Thursday, November 20, 2008

Public Sector Costs and Benefits

Rio Vista, California is yet another morality tale about how government spending, which includes public sector benefits, has spun out of control:

Link1 [replaced dead link]

Link 2 [replaced dead link]

In Vallejo, CA, another city that had to file bankruptcy, police and firefighter unions tried to force the city out of bankruptcy court so they could preserve their own government benefits--at the expense of the general taxpayers. How many more California cities have to go bankrupt before our government starts protecting taxpayers from unreasonable government spending, which includes comparatively much higher salaries and benefits in the public sector? (See Malanga article for comparison of private vs. public employees)
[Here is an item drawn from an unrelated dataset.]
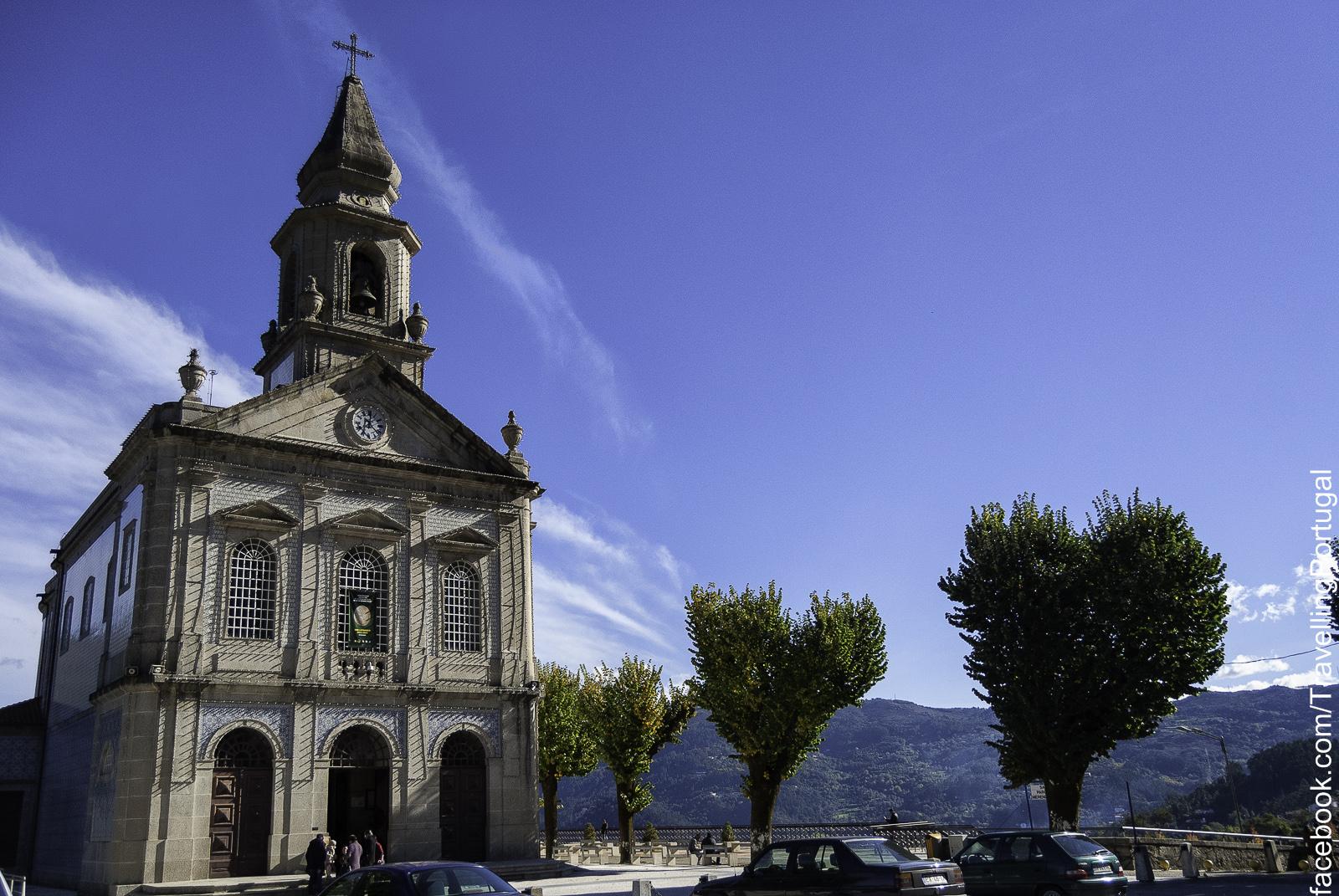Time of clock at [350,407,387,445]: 12:22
The costs of pensions and lifetime health care benefits depend on employees' lifespans and are difficult to estimate, because some employees may live longer or may need care that far exceeds the estimated costs. As a result, it's very difficult to ascertain employee pension liabilities because so many unpredictable factors are involved. Inevitably, because of the uncertainty involved in calculated how many years a public employee has to be paid after retirement, the government will have under-funded pensions. The result is that the taxpayers--and our children--will suffer as a result of the government continuing to provide itself with generous and hard-to-estimate benefits. Almost no private sector employees receive pensions anymore because companies figured out they shouldn't be in the insurance business. If a voluntary 401(k) or 403(b) plan is good enough for most engineers, nurses, and lawyers, why isn't it acceptable for government workers, firefighters, and police officers? Who exactly is the government protecting and serving?